Le parti Authenticité et Modernité a la recherche d’un nouveau souffle


L’agenda diplomatique royal  actuel a relégué à l’arrière-  plan la question encore  pendante de la formation  d’un gouvernement par Abdelilah Benkirane,  Chef du gouvernement désigné.  Il semble bien que, depuis la mi-janvier  2017, ce dossier fasse l’objet d’une sorte  de “pause”. Abdelilah Benkirane a imposé à ses proches le mutisme. En face, c’est  pratiquement la même consigne. De quoi  entretenir l’idée de plus en plus répandue,  ici et là, qu’il y aurait bien un “draft” liant  Benkirane et Akhannouch pour former une  majorité. Suivant quels contours exacts?  Avec ou sans l’USFP, dont le leader du  PJD excluait la participation?
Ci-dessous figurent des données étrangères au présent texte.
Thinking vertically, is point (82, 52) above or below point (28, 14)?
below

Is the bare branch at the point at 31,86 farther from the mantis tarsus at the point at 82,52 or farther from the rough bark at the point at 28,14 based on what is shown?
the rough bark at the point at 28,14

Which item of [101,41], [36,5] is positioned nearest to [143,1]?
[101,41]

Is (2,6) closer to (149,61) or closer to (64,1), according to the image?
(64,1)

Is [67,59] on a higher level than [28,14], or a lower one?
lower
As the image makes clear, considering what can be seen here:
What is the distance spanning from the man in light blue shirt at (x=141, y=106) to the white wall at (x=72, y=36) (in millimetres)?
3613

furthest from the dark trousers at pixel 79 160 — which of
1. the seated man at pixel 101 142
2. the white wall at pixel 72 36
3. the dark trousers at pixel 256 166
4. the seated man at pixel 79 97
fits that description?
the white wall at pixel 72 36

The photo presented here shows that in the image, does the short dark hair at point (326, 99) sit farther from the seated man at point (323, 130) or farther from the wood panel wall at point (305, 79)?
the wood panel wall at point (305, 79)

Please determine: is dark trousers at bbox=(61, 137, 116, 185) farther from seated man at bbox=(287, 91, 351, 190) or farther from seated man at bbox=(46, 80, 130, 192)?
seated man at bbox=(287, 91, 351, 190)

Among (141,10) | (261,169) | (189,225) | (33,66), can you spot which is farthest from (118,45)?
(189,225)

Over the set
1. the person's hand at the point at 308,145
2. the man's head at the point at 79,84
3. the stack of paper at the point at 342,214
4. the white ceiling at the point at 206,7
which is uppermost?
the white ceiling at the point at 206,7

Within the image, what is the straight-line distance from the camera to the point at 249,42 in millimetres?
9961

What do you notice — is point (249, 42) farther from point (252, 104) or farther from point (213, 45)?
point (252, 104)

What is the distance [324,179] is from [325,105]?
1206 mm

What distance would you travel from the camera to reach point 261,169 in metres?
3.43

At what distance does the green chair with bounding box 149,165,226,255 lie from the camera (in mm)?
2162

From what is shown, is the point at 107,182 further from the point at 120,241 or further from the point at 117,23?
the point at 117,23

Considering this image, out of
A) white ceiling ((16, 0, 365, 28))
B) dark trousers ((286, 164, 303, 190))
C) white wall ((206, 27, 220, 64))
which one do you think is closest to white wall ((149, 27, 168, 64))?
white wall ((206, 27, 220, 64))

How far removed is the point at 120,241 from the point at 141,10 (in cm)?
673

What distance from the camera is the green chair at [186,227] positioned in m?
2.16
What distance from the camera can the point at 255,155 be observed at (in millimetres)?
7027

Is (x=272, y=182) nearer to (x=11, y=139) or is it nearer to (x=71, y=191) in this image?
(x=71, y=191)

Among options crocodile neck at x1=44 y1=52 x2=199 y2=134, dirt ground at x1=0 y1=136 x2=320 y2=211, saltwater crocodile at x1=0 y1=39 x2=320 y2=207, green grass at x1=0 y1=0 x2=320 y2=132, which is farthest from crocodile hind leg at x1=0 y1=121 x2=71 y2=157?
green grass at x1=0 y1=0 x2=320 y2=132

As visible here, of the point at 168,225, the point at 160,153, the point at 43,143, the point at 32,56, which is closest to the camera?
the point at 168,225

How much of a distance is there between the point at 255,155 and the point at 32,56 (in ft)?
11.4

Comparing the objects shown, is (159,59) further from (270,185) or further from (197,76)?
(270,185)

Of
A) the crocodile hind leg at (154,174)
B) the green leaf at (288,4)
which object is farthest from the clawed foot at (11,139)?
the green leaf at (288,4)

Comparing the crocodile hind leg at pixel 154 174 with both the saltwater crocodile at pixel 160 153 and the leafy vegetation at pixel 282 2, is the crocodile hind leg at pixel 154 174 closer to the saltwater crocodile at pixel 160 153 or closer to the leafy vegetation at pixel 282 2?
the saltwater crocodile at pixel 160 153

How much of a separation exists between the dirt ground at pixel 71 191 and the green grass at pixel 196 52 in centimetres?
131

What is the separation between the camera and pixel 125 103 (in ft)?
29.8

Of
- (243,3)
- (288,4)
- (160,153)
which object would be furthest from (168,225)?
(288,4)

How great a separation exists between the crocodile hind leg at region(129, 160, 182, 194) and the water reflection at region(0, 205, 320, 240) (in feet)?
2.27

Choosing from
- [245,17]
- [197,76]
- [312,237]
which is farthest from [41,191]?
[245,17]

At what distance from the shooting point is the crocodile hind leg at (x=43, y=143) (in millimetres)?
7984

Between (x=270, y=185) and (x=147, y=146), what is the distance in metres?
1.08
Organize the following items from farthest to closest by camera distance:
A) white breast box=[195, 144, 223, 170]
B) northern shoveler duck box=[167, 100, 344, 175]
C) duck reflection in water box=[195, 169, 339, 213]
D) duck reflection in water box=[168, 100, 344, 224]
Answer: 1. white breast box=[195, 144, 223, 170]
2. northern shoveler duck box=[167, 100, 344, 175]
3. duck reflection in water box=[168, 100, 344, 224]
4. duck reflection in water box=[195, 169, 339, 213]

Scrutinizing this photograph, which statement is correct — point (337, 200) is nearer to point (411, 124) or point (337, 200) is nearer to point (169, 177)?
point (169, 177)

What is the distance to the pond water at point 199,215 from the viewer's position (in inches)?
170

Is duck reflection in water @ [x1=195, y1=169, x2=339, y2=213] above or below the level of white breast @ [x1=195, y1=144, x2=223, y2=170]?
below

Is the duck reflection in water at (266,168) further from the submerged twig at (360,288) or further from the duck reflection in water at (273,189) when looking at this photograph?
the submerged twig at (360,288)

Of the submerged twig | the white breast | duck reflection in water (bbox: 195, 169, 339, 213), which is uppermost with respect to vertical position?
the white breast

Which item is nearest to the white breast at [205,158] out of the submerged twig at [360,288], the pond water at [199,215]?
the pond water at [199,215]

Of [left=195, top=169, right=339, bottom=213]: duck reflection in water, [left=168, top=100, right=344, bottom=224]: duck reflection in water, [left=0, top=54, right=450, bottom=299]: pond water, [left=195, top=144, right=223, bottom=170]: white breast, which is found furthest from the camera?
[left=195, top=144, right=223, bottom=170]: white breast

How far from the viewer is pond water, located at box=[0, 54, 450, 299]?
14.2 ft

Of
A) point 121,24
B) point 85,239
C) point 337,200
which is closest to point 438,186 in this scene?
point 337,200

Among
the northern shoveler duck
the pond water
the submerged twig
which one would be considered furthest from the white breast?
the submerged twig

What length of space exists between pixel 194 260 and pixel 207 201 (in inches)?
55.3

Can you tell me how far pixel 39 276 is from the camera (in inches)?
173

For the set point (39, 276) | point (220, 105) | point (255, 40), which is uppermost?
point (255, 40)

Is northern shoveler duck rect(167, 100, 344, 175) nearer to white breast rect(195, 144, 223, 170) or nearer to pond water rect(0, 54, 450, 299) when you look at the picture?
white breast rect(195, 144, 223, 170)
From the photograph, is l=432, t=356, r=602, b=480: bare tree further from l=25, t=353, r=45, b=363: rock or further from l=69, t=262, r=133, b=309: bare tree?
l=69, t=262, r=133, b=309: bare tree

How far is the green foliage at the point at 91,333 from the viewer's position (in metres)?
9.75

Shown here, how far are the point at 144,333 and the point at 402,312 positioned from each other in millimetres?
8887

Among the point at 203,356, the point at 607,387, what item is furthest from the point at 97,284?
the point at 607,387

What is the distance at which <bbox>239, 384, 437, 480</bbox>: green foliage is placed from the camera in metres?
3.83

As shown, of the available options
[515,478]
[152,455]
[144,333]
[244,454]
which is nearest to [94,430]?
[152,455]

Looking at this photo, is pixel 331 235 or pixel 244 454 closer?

En attendant, voilà qu’une formation  politique qui n’est pas partie prenante  dans cet arrangement même en pointillés  relance le débat. Il s’agit du PAM par la  voix de son secrétaire général, à l’issue de  son conseil national extraordinaire tenu les  27, 28 et 29 janvier 2017, à Bouznika. Ilyas  El Omari continue à imputer le blocage  actuel à Benkirane et il exprime à cet égard  sa “grave préoccupation”. Il fait état des  conséquences négatives de cette situation  dans tous les domaines, économique,  social, institutionnel et politique. Mais il  invoque aussi un autre argument relatif à  l’article 47 de la Constitution qui, rappelons-  le, confie au Roi la nomination d’un  Chef du gouvernement au sein du parti  classé en tête aux élections de la Chambre  des représentants.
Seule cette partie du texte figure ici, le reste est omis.